If you prefer containerization to isolate Hermes from the rest of the VPS:

# Create a docker-compose.yml
mkdir -p /opt/hermes && cd /opt/hermes

docker-compose.yml file:

version: "3.8"
services:
  hermes:
    image: nikolaik/python-nodejs:python3.11-nodejs20
    container_name: hermes-agent
    restart: unless-stopped
    working_dir: /root/.hermes/hermes-agent
    volumes:
      - hermes-data:/root/.hermes
    environment:
      - HERMES_HOME=/root/.hermes
    command: >
      bash -c "
        apt-get update && apt-get install -y git curl &&
        curl -fsSL https://raw.githubusercontent.com/NousResearch/hermes-agent/main/scripts/install.sh | bash -s -- --skip-setup &&
        hermes gateway run
      "

volumes:
  hermes-data:
docker compose up -d
docker compose logs -f hermes

Docker's advantage: total isolation, reproducibility, and easy rollback. The downside: slight overhead (~200 MB extra RAM) and more complex setup for hardware access (audio, GPIO).
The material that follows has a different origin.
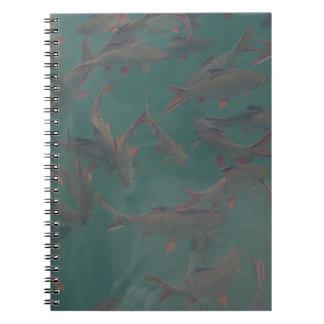Let's go fishing!!! notebook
For most users, native installation (uv + systemd) is simpler and more performant. Docker is relevant if you run other containerized services on the same VPS.

TLS Configuration with nginx

If you expose web endpoints (API Server, webhooks), an nginx reverse proxy with Let's Encrypt is recommended:

apt install -y nginx certbot python3-certbot-nginx

Minimal configuration in /etc/nginx/sites-available/hermes:

server {
    listen 80;
    server_name your-domain.com;

    location / {
        proxy_pass http://127.0.0.1:9119;
        proxy_http_version 1.1;
        proxy_set_header Upgrade $http_upgrade;
        proxy_set_header Connection "upgrade";
        proxy_set_header Host $host;
    }
}
ln -s /etc/nginx/sites-available/hermes /etc/nginx/sites-enabled/
certbot --nginx -d your-domain.com

Monitoring and Maintenance

Monitoring Logs

# Gateway logs in real time
hermes logs --follow --level info

# Errors only
hermes logs --level error

# Via systemd (if installed as service)
journalctl -u hermes-gateway -f

Health Check

hermes doctor --fix    # Diagnose and auto-fix common issues
hermes status --all    # Full status of all components

Updating Hermes

hermes update

This command pulls the latest version and installs updated dependencies. Remember to restart the gateway after:

hermes gateway restart

Monitor VPS Resources

# RAM/CPU usage
htop

# Disk space
df -h

# Hermes space usage
du -sh ~/.hermes/

Troubleshooting Common Issues

Gateway won't start

  1. Check logs: hermes logs --level error
  2. Verify systemd service: hermes gateway status
  3. If the service has failed: systemctl --user reset-failed hermes-gateway then hermes gateway restart

Bot not responding on Telegram

  1. Verify the token is correct in .env: TELEGRAM_BOT_TOKEN
  2. Check connection: hermes gateway status should show Telegram as connected
  3. Restart the gateway: hermes gateway restart

Memory errors (OOM)

If the VPS runs out of RAM (1 GB):

  1. Disable local STT (switch to groq or openai)
  2. Reduce the STT model to tiny
  3. Enable context compression with a lower threshold (0.40)
  4. Disable non-essential plugins

VPS inaccessible after reboot

  1. Check on the Hostinger dashboard that the VPS is running
  2. Use the VNC console from the dashboard if SSH doesn't respond
  3. Verify the firewall allows SSH

Conclusion

Deploying Hermes Agent on a Hostinger VPS is a straightforward process that transforms your AI agent into an always-available service. In under 15 minutes, from VPS creation to the first message on Telegram, you have an autonomous agent with gateway, cron jobs, plugins, and monitoring. The systemd configuration ensures service permanence, while backups and automatic updates secure your data. With a VPS starting at just a few euros per month, you get a 24/7 AI assistant available on all your messaging platforms.